● 提示された文章
同法案は6月に提出されてから僅か4カ月の審議で可決され、施行が来年1月1日からという迅速さである。
近年顕著になった中国経済の低迷や失業者の増大に伴う愛国心の低下現象や、人民解放軍に漂う「厭戦ムード」に対し、習近平国家主席が強い危機感を抱いている事の表れとも見られる。
では、この愛国主義教育法が施行されることで、今後の中国社会はどのように変わるのだろうか。
同法では、愛国主義教育の具体的内容について以下の9項目が挙げられている。
1.イデオロギー:マルクス・レーニン主義、毛沢東思想、鄧小平理論、3つの代表重要思想、科学的発展観、習近平新時代の中国の特色ある社会主義思想
2.歴史:中国共産党史、新中国史、改革開放史、社会主義発展史、中華民族発展史
3.政治:中国の特色ある社会主義制度、中国共産党が率いる民族団結奮闘の重大な成果、歴史経験と鮮やかな実践
4.文化:中華の優秀な伝統文化、革命文化、社会主義先進文化
5.国家の象徴:国旗、国歌、国章など国家の象徴と印
6.国土と文化遺産:祖国の壮大美麗な山河と歴史文化遺産
7.法律:憲法、法律、国家統一、民族団結、国家安全、国防などの意識と概念
8.英雄:英雄烈士、先進模範人物の事績と民族精神、時代精神の体現
9.その他:豊かな愛国主義精神の内容
愛国主義教育法では、教育部が管轄する学校教育現場だけでなく、文化旅行、新聞出版、テレビラジオ、映画、ネット、文物当局など関連部署もそれぞれの責任において愛国主義教育を展開していく、としている。
さらに毎年10月1日の国慶節には、国家、社会を挙げて多くの方法で祝賀活動を行い、愛国主義教育を集中して展開する、としている。
また解放軍、武装警察もこの法律と中央軍事委員会の規定に従って愛国主義教育を行うものとされ、工会(労働組合)、婦女連合会、共産主義青年団、工商業連合会、文学芸術連合会、作家協会、科学技術協会、障碍者連合会の各種団体も、それぞれの責任において愛国主義教育を展開することになっている。
特筆すべきは、各宗教団体、香港・マカオや台湾の同胞、海外華僑同胞にも、こうした愛国主義教育工作が指示されたことである。

● 与えられたエントリー

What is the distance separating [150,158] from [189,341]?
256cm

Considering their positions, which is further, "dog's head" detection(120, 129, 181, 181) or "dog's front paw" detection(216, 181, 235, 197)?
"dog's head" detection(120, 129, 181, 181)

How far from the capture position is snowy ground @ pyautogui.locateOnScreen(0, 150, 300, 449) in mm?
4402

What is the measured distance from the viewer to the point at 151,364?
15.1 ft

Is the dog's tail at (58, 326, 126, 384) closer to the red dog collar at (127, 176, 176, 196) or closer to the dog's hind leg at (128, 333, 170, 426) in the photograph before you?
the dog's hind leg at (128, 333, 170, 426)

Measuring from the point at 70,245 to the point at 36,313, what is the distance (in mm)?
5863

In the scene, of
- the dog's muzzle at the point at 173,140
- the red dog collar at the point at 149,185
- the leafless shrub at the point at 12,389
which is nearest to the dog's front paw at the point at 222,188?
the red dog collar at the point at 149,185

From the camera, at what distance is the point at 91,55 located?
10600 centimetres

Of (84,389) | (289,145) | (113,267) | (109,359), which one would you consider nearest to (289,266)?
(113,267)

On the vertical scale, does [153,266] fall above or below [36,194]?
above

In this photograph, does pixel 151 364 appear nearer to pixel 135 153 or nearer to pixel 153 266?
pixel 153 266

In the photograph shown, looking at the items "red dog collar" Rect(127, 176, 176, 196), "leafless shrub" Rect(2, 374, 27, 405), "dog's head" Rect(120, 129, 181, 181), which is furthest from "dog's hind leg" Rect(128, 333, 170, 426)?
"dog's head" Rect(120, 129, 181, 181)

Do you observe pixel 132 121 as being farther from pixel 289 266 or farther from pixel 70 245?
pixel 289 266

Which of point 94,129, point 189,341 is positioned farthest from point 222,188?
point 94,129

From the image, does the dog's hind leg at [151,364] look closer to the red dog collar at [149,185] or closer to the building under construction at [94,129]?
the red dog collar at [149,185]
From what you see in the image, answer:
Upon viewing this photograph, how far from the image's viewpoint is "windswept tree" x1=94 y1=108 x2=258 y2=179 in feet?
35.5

● 作業内容
A. 愛国主義教育法についての文章の内容と、次の(i)〜(iii)はそれぞれ一致しますか。(i) 同法案は6月に提出され、来年1月1日から施行される。(ii) 愛国主義教育の具体的内容として12項目が挙げられている。(iii) 国慶節は毎年10月1日である。
B. エントリーのうち、「From the image, does」を含む行から最後までの範囲を、「viewpoint」を「vantage point」に置き換えて修正してください。ほかの部分はそのまま残し、その範囲だけを示してください。

● 最終回答
A.
(i) はい:「同法案は6月に提出されてから僅か4カ月の審議で可決され、施行が来年1月1日からという迅速さである」
(ii) いいえ:「以下の9項目が挙げられている」
(iii) はい:「毎年10月1日の国慶節には」

B.
From the image, does the dog's hind leg at [151,364] look closer to the red dog collar at [149,185] or closer to the building under construction at [94,129]?
the red dog collar at [149,185]
From what you see in the image, answer:
Upon viewing this photograph, how far from the image's vantage point is "windswept tree" x1=94 y1=108 x2=258 y2=179 in feet?
35.5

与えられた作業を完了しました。